Barrierefrei auf Handybrowsern
31. August 2009Ein Aspekt der bei all den Diskussionen um die Barrierefreiheit im Internet gerne vergessen wird ist die Kompatibilität mit Handybrowsern. Schließlich nutzen viele körperlich eingeschränkte Menschen auch Mobiltelefone und damit auch mobiles Internet. Somit sollte eben auch die Barrierefreiheit auf mobiles Internet angepasst werden.
Grundsätzlich lässt sich hierzu sagen dass die Regeln für ein barrierefreies Webdesign eine ganz ähnliche Gültigkeit haben wie bei der Darstellung in normalen Internetbrowsern.
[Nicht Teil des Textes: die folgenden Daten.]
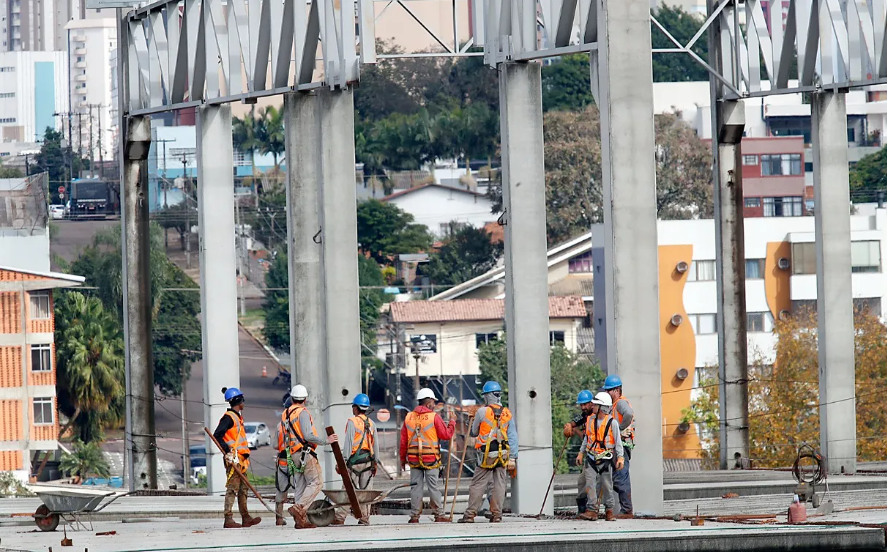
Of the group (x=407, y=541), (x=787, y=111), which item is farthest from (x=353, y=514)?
(x=787, y=111)

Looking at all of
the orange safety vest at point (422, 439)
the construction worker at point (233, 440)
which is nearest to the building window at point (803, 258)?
the orange safety vest at point (422, 439)

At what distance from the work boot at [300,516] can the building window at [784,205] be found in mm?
88920

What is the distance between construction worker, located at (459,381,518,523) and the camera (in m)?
19.7

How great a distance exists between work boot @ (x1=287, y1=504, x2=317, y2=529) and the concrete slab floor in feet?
0.69

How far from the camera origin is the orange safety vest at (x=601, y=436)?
19359mm

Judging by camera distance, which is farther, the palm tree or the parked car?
the palm tree

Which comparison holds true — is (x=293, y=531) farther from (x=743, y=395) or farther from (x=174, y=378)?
(x=174, y=378)

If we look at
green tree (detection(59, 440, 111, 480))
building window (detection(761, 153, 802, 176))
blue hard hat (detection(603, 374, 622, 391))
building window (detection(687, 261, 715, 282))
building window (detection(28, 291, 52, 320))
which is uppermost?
building window (detection(761, 153, 802, 176))

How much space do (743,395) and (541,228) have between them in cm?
886

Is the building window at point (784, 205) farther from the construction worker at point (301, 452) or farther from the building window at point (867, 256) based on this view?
the construction worker at point (301, 452)

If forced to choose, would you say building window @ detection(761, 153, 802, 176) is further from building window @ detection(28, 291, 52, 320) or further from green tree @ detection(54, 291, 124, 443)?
building window @ detection(28, 291, 52, 320)

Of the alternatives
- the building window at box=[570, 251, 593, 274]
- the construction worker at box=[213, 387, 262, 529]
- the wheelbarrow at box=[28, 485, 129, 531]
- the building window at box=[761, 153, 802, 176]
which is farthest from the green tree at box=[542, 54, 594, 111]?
the wheelbarrow at box=[28, 485, 129, 531]

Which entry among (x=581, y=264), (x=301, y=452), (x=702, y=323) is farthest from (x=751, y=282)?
(x=301, y=452)

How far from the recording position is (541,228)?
25359 mm
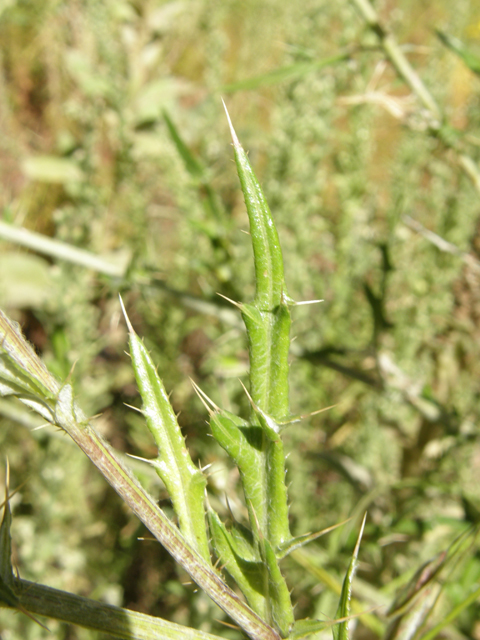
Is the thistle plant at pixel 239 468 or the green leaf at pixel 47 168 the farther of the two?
the green leaf at pixel 47 168

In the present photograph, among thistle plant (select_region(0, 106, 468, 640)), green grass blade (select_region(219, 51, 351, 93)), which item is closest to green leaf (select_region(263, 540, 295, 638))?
thistle plant (select_region(0, 106, 468, 640))

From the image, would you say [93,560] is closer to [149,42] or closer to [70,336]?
[70,336]

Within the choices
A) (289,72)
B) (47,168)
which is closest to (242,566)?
(289,72)

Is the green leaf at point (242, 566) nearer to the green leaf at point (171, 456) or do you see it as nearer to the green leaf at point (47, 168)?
the green leaf at point (171, 456)

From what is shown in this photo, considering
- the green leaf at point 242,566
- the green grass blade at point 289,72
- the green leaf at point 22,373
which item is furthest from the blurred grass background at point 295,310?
the green leaf at point 22,373

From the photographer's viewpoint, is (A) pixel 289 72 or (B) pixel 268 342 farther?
(A) pixel 289 72

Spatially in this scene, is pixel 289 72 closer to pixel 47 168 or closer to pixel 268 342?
pixel 268 342

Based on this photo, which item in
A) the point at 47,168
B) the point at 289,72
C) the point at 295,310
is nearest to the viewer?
the point at 289,72
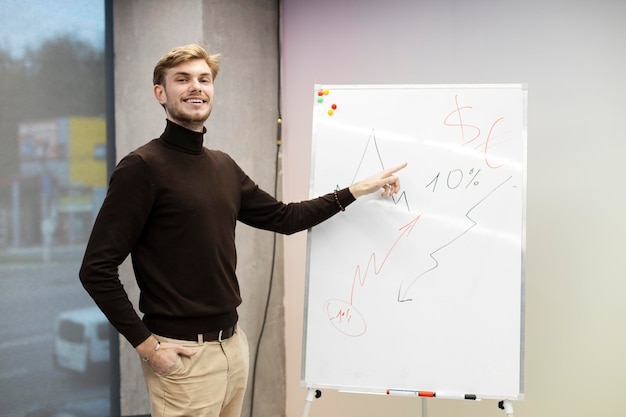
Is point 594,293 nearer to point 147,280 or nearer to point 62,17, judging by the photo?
point 147,280

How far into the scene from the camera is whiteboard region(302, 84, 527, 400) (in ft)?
6.79

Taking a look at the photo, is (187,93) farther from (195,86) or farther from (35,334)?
(35,334)

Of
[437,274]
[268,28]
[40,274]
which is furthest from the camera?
[268,28]

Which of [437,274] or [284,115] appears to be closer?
[437,274]

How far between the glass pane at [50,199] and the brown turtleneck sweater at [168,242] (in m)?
0.88

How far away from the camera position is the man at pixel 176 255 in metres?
1.68

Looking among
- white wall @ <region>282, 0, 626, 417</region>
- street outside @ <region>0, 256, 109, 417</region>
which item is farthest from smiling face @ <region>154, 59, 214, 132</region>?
white wall @ <region>282, 0, 626, 417</region>

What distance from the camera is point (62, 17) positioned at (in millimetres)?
2547

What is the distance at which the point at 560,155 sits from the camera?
2664 millimetres

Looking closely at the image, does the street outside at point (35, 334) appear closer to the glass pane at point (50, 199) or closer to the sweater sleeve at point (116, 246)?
the glass pane at point (50, 199)

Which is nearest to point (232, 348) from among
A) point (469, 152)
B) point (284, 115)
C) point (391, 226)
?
point (391, 226)

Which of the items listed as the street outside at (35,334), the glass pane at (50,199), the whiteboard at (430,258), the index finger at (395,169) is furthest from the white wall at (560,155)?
the street outside at (35,334)

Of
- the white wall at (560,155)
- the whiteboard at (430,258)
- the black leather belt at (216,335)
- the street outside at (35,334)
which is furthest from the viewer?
the white wall at (560,155)

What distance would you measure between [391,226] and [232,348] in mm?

Es ist also auch auf für eine saubere Handydarstellung wichtig auf Standards wie eine saubere CSS-Formatierung sowie übliche Regeln wie etwa dem Schließen aller Tags, dem Vermeiden von Text in Grafiken, JavaScript Navigationsmenüs und allem was in eine Ähnliche Richtung geht. Dies kommt im Übrigen nicht nur der Barrierefreiheit sondern auch der Suchmaschinenfreundlichkeit zugute.
Lesen etwa Screenreader (die es inzwischen auch auf Handys für das mobile Internet gibt) sehbehinderter User die Website, können diese zum Beispiel mit Menüpunkten, die sich nicht in einer Textdarstellung befinden wenig anfangen. Sofern man Bilder für Menüs wählt, sollten wenigstens die Alternativtexte stimmen, damit ein solcher Reader erahnen kann, was auf diesem Bild dargestellt wird und es dem Sehbehinderten sprachlich schildern kann.
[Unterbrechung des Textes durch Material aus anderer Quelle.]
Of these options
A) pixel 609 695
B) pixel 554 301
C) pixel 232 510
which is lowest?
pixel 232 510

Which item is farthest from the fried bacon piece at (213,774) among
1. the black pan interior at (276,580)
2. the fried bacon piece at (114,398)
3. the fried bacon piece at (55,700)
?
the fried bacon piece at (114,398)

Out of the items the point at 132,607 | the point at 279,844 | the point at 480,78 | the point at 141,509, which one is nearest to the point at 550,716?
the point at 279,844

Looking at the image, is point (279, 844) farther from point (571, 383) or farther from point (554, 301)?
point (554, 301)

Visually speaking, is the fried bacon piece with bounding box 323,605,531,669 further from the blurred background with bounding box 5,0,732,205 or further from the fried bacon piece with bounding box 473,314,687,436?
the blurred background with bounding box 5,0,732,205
All diese Regeln sind für normale Browser, wie auch für die Darstellung auf Handys recht identisch. Was allerdings auf Mobiltelefonen zusätzlich beachtet werden sollte, ist die recht geringe Auflösung vieler Modelle. Unter Umständen macht es also Sinn eine Alternativversion seiner Seite mit Platz sparenderen Bildern und Grafiken extra für den Zugriff via Handy zur Verfügung zu stellen.